9.5.2023, Sandra Imsand - photo: Jean-Luc Barmaverain
Le mathématicien Paul-Olivier Dehaye s’active depuis des années à révéler la face cachée de l’écosystème numérique. L’affaire Cambridge Analytica a notamment explosé au grand jour grâce à lui.
Cette année, la FRC met un accent particulier sur la question de l’influence et des données personnelles. Aussi lance-t-elle un projet collaboratif avec Hestia.ai, entreprise basée à Lausanne qui développe des outils pour comprendre ce qui est fait des données et par qui elles sont exploitées. À sa tête, Paul-Olivier Dehaye, mathématicien. On lui doit la médiatisation de l’affaire Cambridge Analytica en 2016, le plus grand scandale de scraping des données personnelles dévoilé jusqu’ici. Le scraping est une technique permettant d’extraire des informations de manière totalement automatique via des programmes informatiques. Elle a contribué à faire basculer les élections américaines en 2016 ainsi que le vote du Brexit. Présentation.

___

== À FAIRE ==
1. D'après l'extrait cité, dans quelle ville l'entreprise Hestia.ai est-elle basée ?
2. Extrayez mot pour mot de l'extrait cité le passage qui commence aux mots « Cette année, la » et s'arrête après « du Brexit. Présentation. ».

== DONNÉES SOURCES ==
___

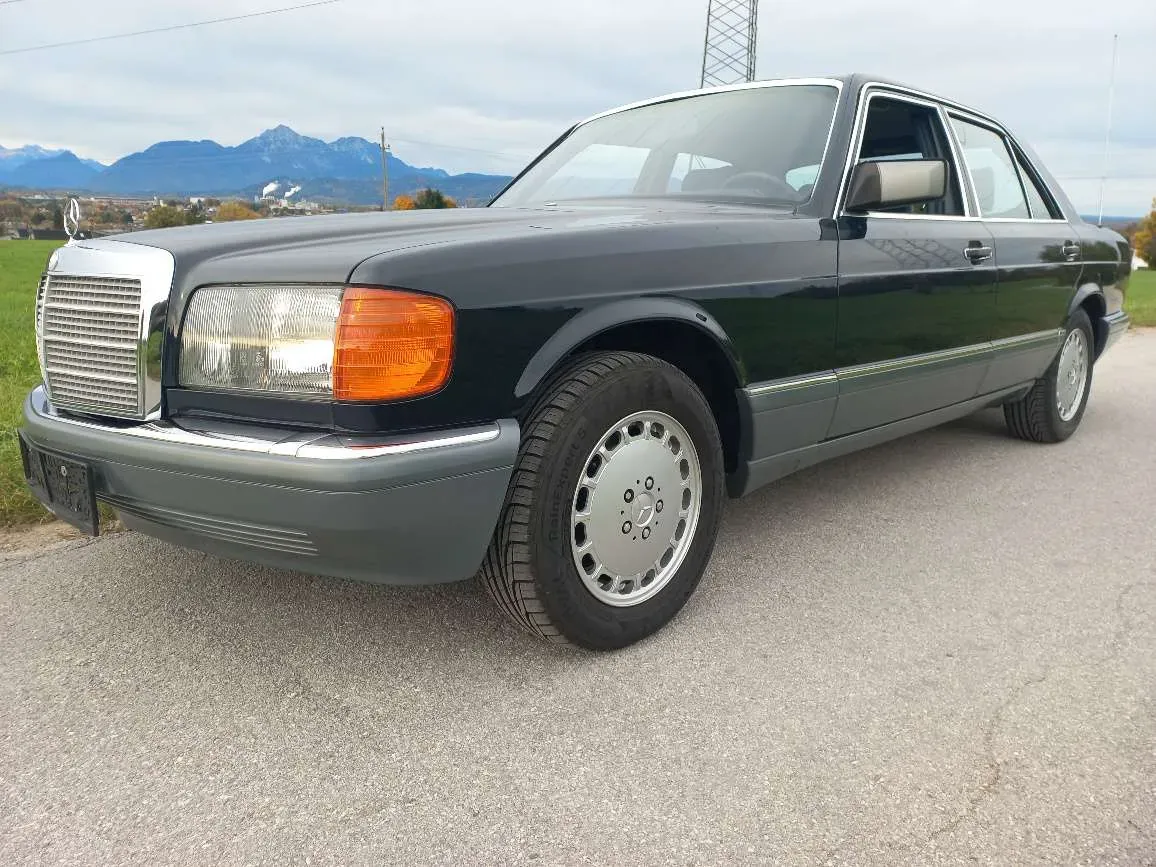 Mercedes-Benz S-Class 1987 photo 3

___

== LISTE DES RÉPONSES ==
1. À Lausanne.

2.
Cette année, la FRC met un accent particulier sur la question de l’influence et des données personnelles. Aussi lance-t-elle un projet collaboratif avec Hestia.ai, entreprise basée à Lausanne qui développe des outils pour comprendre ce qui est fait des données et par qui elles sont exploitées. À sa tête, Paul-Olivier Dehaye, mathématicien. On lui doit la médiatisation de l’affaire Cambridge Analytica en 2016, le plus grand scandale de scraping des données personnelles dévoilé jusqu’ici. Le scraping est une technique permettant d’extraire des informations de manière totalement automatique via des programmes informatiques. Elle a contribué à faire basculer les élections américaines en 2016 ainsi que le vote du Brexit. Présentation.